As IFN-γ suppresses Th17 cell development, a group led by Dr. Nathan Karin at the Rappaport Family Institute for Research in the Medical Sciences hypothesized that IFN-γ-expressing T cells may serve as regulatory cells to block the development of autoimmunity. They discovered that EAE development depended on the death of these antigen-specific IFN-γ-expressing regulatory cells at early stages of disease and that inhibiting the killing of these cells at early stages of EAE suppressed disease development. In addition, overexpression of IFN-γ in EAE-mediating T cells caused them to act instead as antigen-specific regulatory cells. Thus, early suppression of Th17 cells may block the development of autoimmunity.
So, Th17 cells, which are probably responsible for some auto-immune diseases, can be regulated by a specific subset of T helper cells. So, inhibiting the death of these specific cells stopped the development of a model for autoimmune diseases. Sounds about as complicated as immunology is today.
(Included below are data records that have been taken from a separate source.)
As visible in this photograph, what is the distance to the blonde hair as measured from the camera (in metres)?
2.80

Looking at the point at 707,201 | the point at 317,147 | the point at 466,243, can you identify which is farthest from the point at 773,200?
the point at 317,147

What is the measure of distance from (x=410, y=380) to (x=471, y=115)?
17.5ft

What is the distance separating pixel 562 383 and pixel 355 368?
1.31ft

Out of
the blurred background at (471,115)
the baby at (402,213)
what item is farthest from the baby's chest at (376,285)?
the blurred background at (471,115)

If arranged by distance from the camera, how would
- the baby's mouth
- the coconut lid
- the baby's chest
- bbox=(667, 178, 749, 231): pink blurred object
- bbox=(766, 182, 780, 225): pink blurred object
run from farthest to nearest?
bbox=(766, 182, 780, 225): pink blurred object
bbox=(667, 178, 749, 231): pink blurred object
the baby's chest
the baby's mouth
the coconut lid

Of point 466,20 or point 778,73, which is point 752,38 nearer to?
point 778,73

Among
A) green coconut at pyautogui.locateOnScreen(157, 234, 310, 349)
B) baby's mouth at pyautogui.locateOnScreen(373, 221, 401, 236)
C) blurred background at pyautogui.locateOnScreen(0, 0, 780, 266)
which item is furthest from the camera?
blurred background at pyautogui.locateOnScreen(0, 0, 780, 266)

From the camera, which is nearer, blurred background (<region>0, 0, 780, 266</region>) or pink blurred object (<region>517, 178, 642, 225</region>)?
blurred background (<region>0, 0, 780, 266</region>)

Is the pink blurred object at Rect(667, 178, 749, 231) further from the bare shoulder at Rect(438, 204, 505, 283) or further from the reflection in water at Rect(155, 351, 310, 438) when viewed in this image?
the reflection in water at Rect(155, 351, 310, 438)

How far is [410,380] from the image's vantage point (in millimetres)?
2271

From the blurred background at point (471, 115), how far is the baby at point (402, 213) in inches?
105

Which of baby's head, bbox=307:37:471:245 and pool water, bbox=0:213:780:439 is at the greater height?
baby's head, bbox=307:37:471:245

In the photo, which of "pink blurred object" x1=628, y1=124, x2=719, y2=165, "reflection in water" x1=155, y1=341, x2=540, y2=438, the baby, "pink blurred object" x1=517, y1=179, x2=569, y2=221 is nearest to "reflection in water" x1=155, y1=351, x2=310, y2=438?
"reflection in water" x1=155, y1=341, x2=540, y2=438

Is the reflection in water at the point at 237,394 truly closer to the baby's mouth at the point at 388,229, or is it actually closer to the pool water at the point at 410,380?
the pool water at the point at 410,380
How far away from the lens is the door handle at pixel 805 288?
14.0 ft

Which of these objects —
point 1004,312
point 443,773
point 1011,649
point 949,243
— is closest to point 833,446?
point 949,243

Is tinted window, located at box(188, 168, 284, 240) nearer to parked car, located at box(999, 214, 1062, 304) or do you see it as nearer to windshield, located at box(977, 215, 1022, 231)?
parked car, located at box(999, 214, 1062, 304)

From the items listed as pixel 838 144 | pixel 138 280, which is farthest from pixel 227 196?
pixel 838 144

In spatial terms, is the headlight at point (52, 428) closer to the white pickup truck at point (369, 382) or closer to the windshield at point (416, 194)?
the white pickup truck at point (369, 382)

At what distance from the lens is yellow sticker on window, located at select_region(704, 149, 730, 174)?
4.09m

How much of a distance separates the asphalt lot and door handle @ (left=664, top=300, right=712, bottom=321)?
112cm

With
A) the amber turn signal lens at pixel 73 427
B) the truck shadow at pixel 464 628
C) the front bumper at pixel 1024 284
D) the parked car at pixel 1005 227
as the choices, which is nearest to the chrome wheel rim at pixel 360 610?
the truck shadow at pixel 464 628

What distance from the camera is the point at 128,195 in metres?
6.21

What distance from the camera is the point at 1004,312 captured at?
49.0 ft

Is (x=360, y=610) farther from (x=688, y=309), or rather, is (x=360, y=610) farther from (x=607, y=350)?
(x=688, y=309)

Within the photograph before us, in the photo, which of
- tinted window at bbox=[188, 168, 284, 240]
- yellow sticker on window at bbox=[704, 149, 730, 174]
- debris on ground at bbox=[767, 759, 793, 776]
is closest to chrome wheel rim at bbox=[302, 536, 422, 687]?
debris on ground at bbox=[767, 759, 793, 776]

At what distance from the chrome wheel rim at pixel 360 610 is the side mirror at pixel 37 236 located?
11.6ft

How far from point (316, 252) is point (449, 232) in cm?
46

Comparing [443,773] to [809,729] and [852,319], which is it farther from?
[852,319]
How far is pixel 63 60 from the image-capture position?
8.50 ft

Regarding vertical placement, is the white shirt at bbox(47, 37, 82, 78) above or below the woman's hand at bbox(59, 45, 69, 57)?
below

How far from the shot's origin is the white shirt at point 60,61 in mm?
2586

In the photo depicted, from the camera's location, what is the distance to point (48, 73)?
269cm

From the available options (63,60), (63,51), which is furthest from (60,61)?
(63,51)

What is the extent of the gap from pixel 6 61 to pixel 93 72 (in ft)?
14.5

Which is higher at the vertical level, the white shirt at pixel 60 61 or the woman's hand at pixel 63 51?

When I first took immunology, we had T-cells, B-cells, lymphocytes, leucocytes macrophages and maybe a few other types. All mainly discernible in the microscope.
Now we separate at out cells based on surface markets. Not just 1 or 2 but sometimes up to 13 or more. And our ability to find specific subsets has gotten so much better as we have gained greater experience modulating the immune system.
But come on. Can’t we start coming up with real names for some of these? Antigen-specific CD25-Foxp3-IFN-γ high CD4+ T cells. It’s like chemistry nomenclature, simply adding on more markers.
Perhaps we need to come up with a standard name for these, like we do for interleukins.